→ Problem description
List every line below that contains the string "rect".

→ Record list
══════

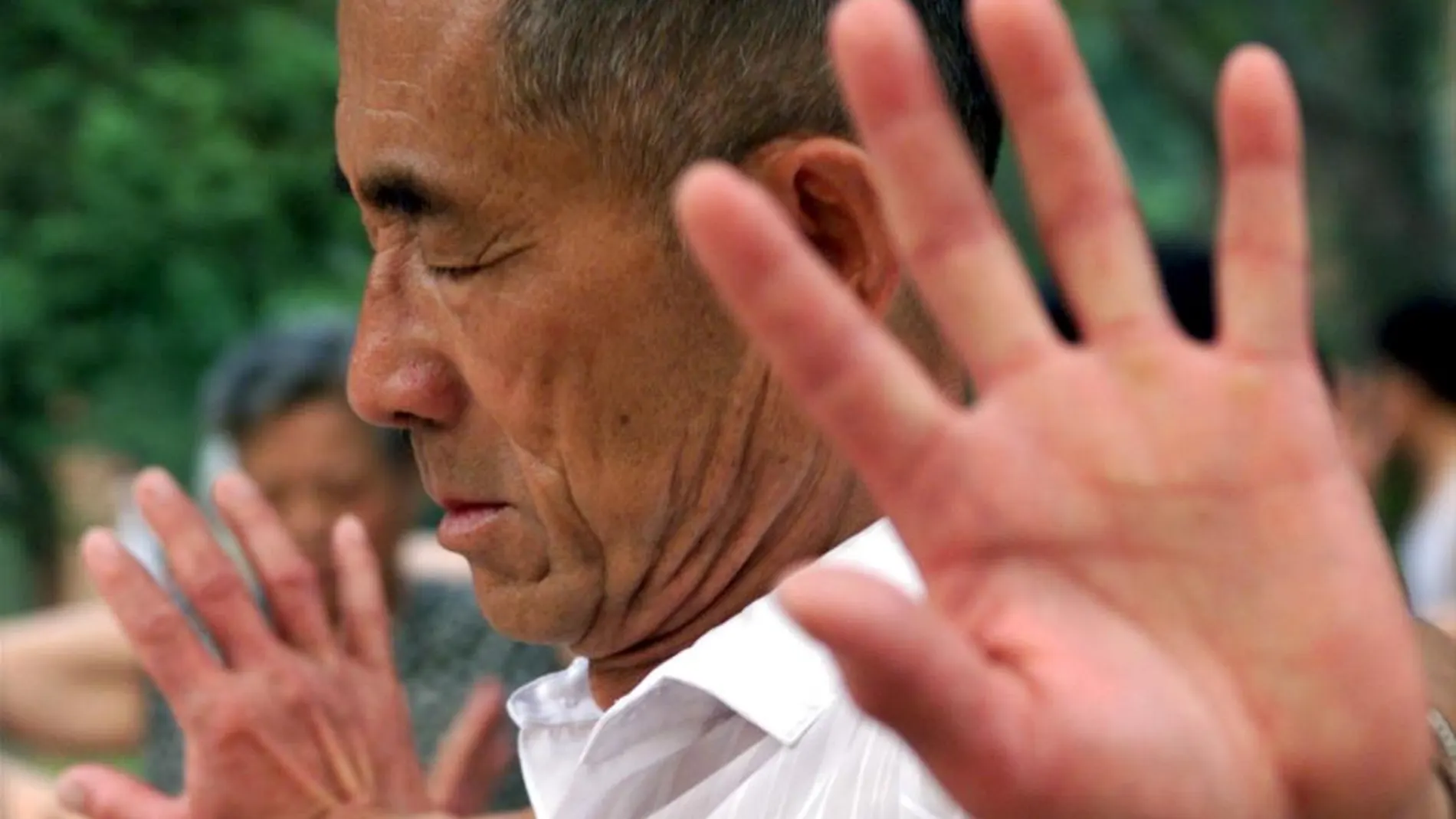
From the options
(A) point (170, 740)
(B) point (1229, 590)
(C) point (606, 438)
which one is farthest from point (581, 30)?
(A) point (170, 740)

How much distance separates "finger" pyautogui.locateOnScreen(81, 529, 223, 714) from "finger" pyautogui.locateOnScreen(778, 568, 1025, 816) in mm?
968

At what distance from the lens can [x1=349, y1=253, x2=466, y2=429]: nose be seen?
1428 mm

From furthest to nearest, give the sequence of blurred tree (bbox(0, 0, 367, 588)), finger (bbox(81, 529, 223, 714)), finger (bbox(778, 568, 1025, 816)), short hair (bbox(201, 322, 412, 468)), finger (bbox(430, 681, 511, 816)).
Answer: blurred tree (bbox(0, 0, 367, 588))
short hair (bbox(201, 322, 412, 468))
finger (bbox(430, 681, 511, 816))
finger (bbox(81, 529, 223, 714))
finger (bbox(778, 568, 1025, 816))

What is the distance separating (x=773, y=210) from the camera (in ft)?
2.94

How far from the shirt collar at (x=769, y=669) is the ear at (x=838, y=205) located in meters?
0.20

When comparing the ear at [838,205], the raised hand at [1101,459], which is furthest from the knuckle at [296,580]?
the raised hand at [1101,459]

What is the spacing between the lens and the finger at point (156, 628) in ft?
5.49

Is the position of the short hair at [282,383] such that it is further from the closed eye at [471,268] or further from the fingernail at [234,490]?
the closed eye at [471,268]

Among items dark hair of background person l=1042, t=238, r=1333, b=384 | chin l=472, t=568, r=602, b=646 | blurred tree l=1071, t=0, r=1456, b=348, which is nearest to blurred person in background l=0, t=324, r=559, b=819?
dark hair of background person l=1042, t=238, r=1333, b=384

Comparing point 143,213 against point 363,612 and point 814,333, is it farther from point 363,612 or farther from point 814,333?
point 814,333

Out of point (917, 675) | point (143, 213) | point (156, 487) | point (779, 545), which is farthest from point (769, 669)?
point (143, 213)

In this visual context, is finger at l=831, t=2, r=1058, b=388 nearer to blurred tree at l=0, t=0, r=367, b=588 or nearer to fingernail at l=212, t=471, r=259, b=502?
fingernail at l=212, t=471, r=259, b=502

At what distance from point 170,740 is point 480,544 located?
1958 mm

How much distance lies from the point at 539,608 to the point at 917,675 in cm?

══════

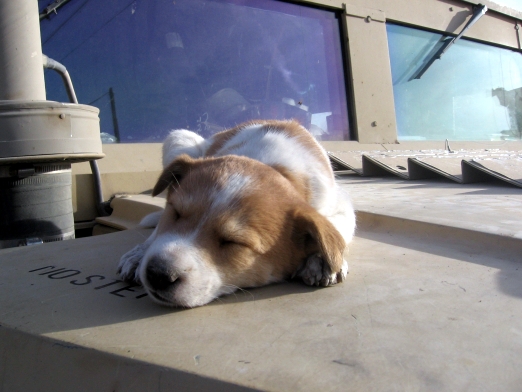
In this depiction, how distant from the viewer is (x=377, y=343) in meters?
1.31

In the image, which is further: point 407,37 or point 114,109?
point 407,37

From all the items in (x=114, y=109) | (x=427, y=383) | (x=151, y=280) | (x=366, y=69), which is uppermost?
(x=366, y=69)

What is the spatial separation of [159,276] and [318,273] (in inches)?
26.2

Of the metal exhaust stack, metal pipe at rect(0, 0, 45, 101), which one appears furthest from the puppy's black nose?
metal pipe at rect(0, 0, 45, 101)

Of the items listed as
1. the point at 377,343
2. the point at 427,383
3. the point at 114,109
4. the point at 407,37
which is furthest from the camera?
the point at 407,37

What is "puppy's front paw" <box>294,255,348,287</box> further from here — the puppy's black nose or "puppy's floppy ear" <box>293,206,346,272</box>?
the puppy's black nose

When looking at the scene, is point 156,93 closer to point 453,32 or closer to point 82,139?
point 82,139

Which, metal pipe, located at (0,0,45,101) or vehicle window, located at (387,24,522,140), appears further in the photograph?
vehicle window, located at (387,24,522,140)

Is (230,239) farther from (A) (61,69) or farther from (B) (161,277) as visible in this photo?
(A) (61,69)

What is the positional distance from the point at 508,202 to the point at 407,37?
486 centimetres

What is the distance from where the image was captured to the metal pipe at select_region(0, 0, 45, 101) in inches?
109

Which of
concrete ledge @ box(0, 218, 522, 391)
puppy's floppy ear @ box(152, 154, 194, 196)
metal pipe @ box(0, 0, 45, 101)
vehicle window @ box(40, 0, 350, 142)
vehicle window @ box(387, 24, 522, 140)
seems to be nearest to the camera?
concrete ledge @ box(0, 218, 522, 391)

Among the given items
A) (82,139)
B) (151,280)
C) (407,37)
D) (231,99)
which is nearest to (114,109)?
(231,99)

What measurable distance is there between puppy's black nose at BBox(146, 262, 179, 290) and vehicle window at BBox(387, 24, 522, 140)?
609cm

══════

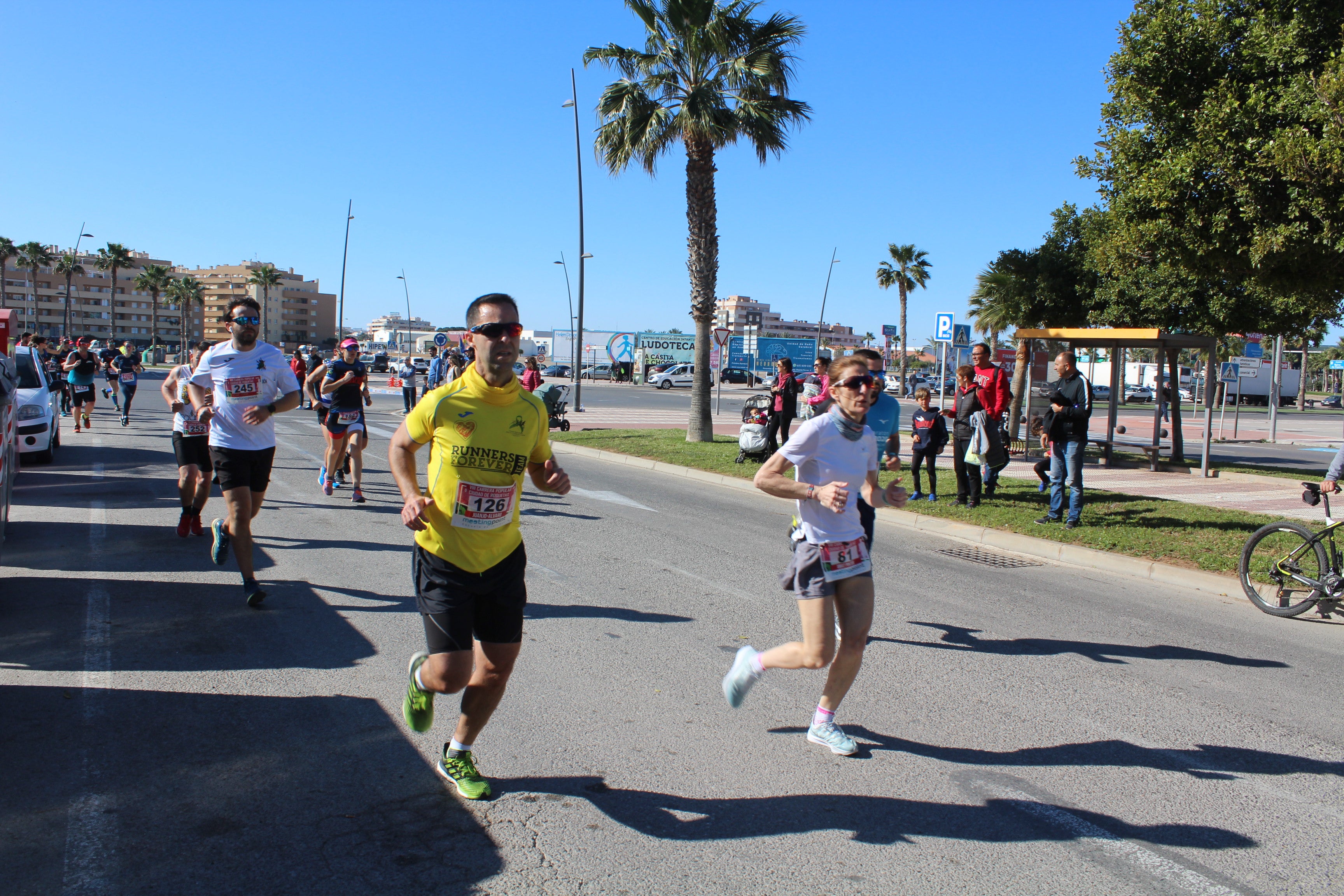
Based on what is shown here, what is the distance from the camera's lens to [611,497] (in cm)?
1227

══════

→ Worked solution
Of the metal exhaust stack, metal pipe at rect(0, 0, 45, 101), which one appears furthest from the puppy's black nose?
metal pipe at rect(0, 0, 45, 101)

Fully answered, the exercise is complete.